Diagnostics of irradiated dense gas in galaxy nuclei. II. A grid of XDR and PDR models

TL;DR

This paper develops a grid of models to distinguish X-ray dominated regions (XDRs) from photon-dominated regions (PDRs) in galaxy nuclei by analyzing molecular line ratios and physical conditions.

Contribution

It introduces a comprehensive set of XDR and PDR models across various densities and irradiation levels, providing new diagnostic tools for identifying the nature of molecular gas in galaxy nuclei.

Findings

Line ratios like [SiII]/[CII] are higher in XDRs than PDRs.

Certain molecular ratios (HCN/HCO+, HNC/HCN, CN/HCN) effectively discriminate between XDRs and PDRs.

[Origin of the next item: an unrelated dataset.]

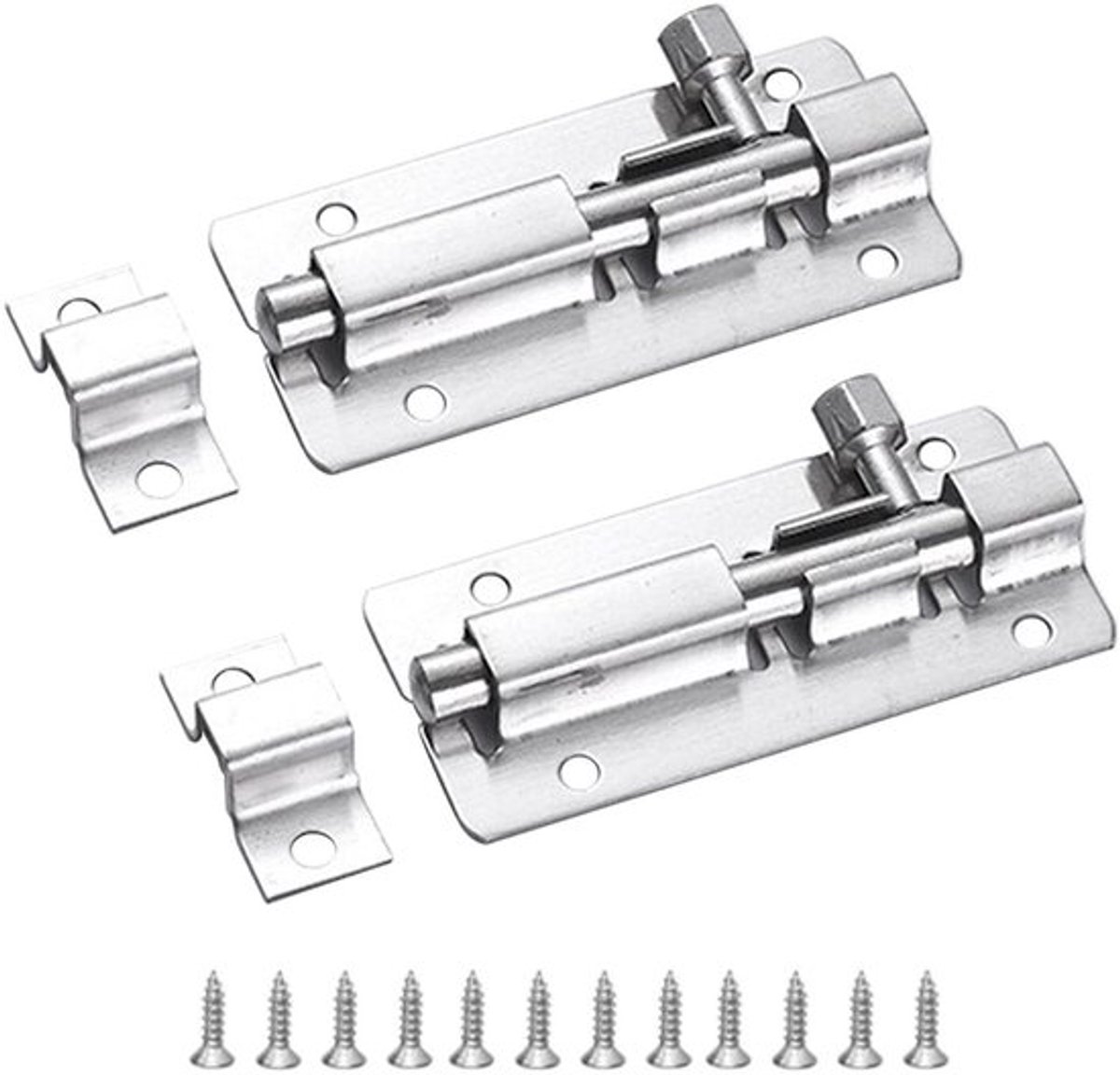 stuks deurslot bouten 75 mm. 304 roestvrij stalen deurvergrendeling schuifbouten slot met schroeven voor badkamer slaapkamer schuur tuin toilet. 3 inch (zilver)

CO line ratios and column density ratios serve as additional diagnostics.

Abstract

\abridged The nuclei of active galaxies harbor massive young stars, an accreting central black hole, or both. In order to determine the physical conditions that pertain to molecular gas close to the sources of radiation, numerical models are constructed. These models determine the thermal and chemical balance of molecular gas that is exposed to X-rays and far-ultraviolet radiation, as a function of depth. We present a grid of XDR and PDR models that span ranges in density, irradiation and column density. We find that the fine-structure line ratios of e.g. [SiII] 35mum/[CII] 158 mum are larger in XDRs than in PDRs, for a given density, column and irradiation strength. We find that the line ratios HCN/HCO+ and HNC/HCN, as well as the column density ratio CN/HCN, discriminate between PDRs and XDRs. The HCN/HCO+ 1-0 ratio is <1 (>1) for XDRs (PDRs) if the density exceeds 10^5 cm^-3 and if the column density is >10^23 cm^-2. For columns <10^ 22.5 cm^-2 the XDR HCN/HCO+ 1-0 ratio becomes larger than one, although the individual HCN 1-0 and HCO+ 1-0 line intensities are weaker. For modest densities, n=10^4-10^5 cm^-3, and strong radiation fields (>100 erg s^-1 cm^-2), HCN/HCO+ ratios can become larger in XDRs than PDRs as well. The HCN/CO 1-0 ratio is typically smaller in XDRs, and the HCN emission in XDRs is boosted with respect to CO only for columns >10^{23} cm^{-2} and densities <10^4 cm^-3. CO is typically warmer in XDRs than in PDRs, for the same total energy input. This leads to higher CO J=N+1-N/CO 1-0, N>=1, line ratios in XDRs. Lines with N>=10, like CO(16-15) and CO(10-9) observable with HIFI/Herschel, discriminate very well between XDRs and PDRs. Column density ratios indicate that CH, CH+, NO, HOC+ and HCO are good PDR/XDR discriminators.